Série d'exercices:
**1.** Répondez aux questions suivantes d'après le passage proposé.
(a) Qui, au début du passage, doit être loué ?
(b) Pour qui, selon la personne qui écrit, le destinataire la prend-il ?
(c) Que la personne qui écrit affirme-t-elle posséder encore en quantité, au point de se rappeler bien d'autres choses ?
**2.** Recopiez fidèlement la partie du passage proposé qui va de « De tout cela, Dieu » à « Mais assez, là-dessus. », ces deux bornes incluses.

Passage proposé:
= = = =
De tout cela, Dieu soit loué ! Je ne t’écris point ceci parce que je voudrais de toi quelque chose. Mais j’avais besoin, une fois pour toutes, de t’ouvrir mon âme et aussi parce qu’il me semble que tu me prends pour un pauvre malheureux. Et je le suis vraiment, mais cependant pas au point que, de longtemps, je puisse te dire que j’aie beaucoup goûté ce que tu m’as écrit. Je ne trouve pas que tu m’aies tenu ce que tu m’avais donné à entendre. Si tu crois que ma mémoire s’en est allée avec le temps, admettons-le. Et pourtant j’en ai encore tant, que je me rappelle bien d’autres choses. Mais assez, là-dessus.
= = = =
Données fournies:
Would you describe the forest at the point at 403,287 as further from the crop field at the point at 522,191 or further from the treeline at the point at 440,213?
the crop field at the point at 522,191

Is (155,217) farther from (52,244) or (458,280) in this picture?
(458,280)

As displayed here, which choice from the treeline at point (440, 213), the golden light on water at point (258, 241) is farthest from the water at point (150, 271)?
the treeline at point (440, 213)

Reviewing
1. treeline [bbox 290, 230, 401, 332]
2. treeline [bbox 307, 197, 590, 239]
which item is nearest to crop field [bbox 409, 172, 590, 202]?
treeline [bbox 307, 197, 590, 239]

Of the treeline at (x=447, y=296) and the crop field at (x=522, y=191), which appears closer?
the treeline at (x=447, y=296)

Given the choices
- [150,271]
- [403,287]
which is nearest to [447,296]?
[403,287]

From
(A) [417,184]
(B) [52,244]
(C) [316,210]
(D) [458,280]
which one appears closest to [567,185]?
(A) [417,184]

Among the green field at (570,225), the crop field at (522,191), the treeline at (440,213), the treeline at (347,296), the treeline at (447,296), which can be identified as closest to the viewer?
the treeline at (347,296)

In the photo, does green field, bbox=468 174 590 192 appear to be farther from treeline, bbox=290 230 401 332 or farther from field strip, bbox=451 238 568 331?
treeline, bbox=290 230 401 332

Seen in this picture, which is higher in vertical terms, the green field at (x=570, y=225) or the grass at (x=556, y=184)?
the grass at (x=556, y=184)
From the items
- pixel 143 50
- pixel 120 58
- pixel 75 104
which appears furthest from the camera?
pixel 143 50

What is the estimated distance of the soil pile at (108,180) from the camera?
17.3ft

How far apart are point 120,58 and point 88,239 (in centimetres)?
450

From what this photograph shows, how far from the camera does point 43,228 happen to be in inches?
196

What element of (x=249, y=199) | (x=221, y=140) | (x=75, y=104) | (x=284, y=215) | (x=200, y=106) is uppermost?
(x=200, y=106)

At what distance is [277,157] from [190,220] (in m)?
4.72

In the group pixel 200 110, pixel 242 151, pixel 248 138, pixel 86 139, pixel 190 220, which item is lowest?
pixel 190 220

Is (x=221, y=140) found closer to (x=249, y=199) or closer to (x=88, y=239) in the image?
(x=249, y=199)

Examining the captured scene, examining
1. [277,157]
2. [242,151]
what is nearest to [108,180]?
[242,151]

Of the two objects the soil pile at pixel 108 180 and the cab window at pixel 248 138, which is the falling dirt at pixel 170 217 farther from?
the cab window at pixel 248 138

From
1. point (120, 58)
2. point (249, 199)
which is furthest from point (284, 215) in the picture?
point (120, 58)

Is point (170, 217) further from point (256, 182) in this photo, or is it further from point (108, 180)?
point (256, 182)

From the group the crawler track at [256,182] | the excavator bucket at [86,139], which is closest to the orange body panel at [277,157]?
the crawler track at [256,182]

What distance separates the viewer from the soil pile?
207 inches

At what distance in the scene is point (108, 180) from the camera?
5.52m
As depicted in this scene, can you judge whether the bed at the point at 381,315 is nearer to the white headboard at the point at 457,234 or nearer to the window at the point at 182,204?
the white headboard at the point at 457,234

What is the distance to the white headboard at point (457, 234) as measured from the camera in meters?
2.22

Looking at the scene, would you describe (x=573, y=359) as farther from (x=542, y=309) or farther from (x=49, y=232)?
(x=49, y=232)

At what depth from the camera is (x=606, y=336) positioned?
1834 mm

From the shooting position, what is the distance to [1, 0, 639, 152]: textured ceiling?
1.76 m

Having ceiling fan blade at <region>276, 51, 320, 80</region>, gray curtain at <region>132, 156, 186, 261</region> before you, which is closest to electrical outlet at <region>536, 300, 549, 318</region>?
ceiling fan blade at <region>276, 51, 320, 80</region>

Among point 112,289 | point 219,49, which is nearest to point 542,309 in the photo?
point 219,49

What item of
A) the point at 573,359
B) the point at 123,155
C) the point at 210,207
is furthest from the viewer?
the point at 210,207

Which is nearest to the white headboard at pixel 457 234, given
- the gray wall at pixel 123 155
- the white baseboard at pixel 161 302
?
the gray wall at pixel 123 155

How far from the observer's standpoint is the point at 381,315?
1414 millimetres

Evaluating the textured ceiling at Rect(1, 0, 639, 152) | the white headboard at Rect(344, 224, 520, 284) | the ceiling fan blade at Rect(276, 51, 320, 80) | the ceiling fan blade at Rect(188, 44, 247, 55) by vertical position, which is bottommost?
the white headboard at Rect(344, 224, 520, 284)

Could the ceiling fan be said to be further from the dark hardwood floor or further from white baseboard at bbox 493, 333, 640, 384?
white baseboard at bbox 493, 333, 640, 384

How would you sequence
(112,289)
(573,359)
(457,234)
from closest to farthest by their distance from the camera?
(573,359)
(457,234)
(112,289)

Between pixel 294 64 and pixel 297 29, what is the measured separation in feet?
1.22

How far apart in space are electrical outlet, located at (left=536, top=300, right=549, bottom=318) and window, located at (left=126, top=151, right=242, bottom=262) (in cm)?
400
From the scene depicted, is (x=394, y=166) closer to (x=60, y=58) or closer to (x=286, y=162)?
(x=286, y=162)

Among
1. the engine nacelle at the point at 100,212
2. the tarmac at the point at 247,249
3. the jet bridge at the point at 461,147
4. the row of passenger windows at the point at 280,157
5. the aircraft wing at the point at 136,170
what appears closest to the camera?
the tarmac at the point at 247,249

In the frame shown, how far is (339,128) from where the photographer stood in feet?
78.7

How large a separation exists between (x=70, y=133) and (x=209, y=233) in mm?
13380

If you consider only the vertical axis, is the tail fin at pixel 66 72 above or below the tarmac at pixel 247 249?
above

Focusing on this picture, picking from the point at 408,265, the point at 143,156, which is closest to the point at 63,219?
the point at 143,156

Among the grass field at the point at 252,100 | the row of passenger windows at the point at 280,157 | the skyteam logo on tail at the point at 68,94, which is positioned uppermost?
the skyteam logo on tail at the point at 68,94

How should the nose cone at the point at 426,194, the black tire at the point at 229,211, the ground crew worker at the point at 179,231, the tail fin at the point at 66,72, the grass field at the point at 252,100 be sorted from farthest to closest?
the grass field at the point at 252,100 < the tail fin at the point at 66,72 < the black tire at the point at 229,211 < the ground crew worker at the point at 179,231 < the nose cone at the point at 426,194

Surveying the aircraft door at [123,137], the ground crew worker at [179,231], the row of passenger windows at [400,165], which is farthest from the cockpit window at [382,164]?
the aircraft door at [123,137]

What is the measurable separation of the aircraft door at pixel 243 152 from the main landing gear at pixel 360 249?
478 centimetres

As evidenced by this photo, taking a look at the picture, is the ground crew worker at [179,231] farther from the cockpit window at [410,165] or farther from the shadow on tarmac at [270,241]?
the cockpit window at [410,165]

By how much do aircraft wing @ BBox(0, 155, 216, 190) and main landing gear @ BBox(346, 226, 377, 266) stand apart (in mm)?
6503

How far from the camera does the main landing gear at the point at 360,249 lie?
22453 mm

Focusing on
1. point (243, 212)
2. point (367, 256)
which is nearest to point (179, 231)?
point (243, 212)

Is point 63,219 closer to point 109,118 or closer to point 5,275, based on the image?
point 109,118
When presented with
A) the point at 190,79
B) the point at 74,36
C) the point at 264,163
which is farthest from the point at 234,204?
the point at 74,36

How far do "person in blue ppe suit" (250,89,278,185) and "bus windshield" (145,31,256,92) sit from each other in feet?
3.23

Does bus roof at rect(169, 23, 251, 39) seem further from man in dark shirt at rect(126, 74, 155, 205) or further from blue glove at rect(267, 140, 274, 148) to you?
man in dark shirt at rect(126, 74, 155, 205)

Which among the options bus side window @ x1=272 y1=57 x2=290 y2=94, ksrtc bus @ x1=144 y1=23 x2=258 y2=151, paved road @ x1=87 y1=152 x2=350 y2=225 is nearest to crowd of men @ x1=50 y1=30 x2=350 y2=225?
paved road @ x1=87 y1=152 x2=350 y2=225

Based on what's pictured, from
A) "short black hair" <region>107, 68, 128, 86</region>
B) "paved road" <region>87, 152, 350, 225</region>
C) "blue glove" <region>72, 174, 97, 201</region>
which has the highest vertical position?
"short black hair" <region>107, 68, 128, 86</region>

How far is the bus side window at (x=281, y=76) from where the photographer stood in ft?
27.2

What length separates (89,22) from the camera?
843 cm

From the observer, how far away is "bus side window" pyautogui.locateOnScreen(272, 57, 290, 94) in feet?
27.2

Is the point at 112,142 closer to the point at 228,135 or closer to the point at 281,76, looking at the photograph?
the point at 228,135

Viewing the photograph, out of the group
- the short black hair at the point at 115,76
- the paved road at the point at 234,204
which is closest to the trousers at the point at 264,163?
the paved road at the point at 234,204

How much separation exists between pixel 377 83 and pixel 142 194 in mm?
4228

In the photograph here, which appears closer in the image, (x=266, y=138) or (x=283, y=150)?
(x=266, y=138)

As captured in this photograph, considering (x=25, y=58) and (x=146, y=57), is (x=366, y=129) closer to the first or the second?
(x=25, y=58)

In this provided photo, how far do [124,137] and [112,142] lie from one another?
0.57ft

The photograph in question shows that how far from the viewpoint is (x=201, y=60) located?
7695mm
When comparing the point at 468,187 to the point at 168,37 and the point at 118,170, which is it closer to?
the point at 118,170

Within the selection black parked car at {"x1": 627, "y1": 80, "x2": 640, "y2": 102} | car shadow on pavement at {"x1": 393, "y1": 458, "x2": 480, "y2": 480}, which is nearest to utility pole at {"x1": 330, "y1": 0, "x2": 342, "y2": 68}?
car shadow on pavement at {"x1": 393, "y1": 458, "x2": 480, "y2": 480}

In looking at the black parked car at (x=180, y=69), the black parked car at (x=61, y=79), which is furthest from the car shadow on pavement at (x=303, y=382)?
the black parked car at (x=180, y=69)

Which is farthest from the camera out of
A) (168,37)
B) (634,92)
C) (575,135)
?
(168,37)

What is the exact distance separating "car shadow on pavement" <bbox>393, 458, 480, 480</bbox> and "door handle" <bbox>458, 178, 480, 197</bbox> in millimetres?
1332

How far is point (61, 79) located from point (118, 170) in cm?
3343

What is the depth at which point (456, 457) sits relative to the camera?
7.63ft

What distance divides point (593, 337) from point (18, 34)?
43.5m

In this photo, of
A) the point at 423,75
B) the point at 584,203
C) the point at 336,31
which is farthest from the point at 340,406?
= = = =
Corrigé de l'exercice:
**1.**
(a) Dieu.
(b) Pour un pauvre malheureux.
(c) De la mémoire.

**2.**
De tout cela, Dieu soit loué ! Je ne t’écris point ceci parce que je voudrais de toi quelque chose. Mais j’avais besoin, une fois pour toutes, de t’ouvrir mon âme et aussi parce qu’il me semble que tu me prends pour un pauvre malheureux. Et je le suis vraiment, mais cependant pas au point que, de longtemps, je puisse te dire que j’aie beaucoup goûté ce que tu m’as écrit. Je ne trouve pas que tu m’aies tenu ce que tu m’avais donné à entendre. Si tu crois que ma mémoire s’en est allée avec le temps, admettons-le. Et pourtant j’en ai encore tant, que je me rappelle bien d’autres choses. Mais assez, là-dessus.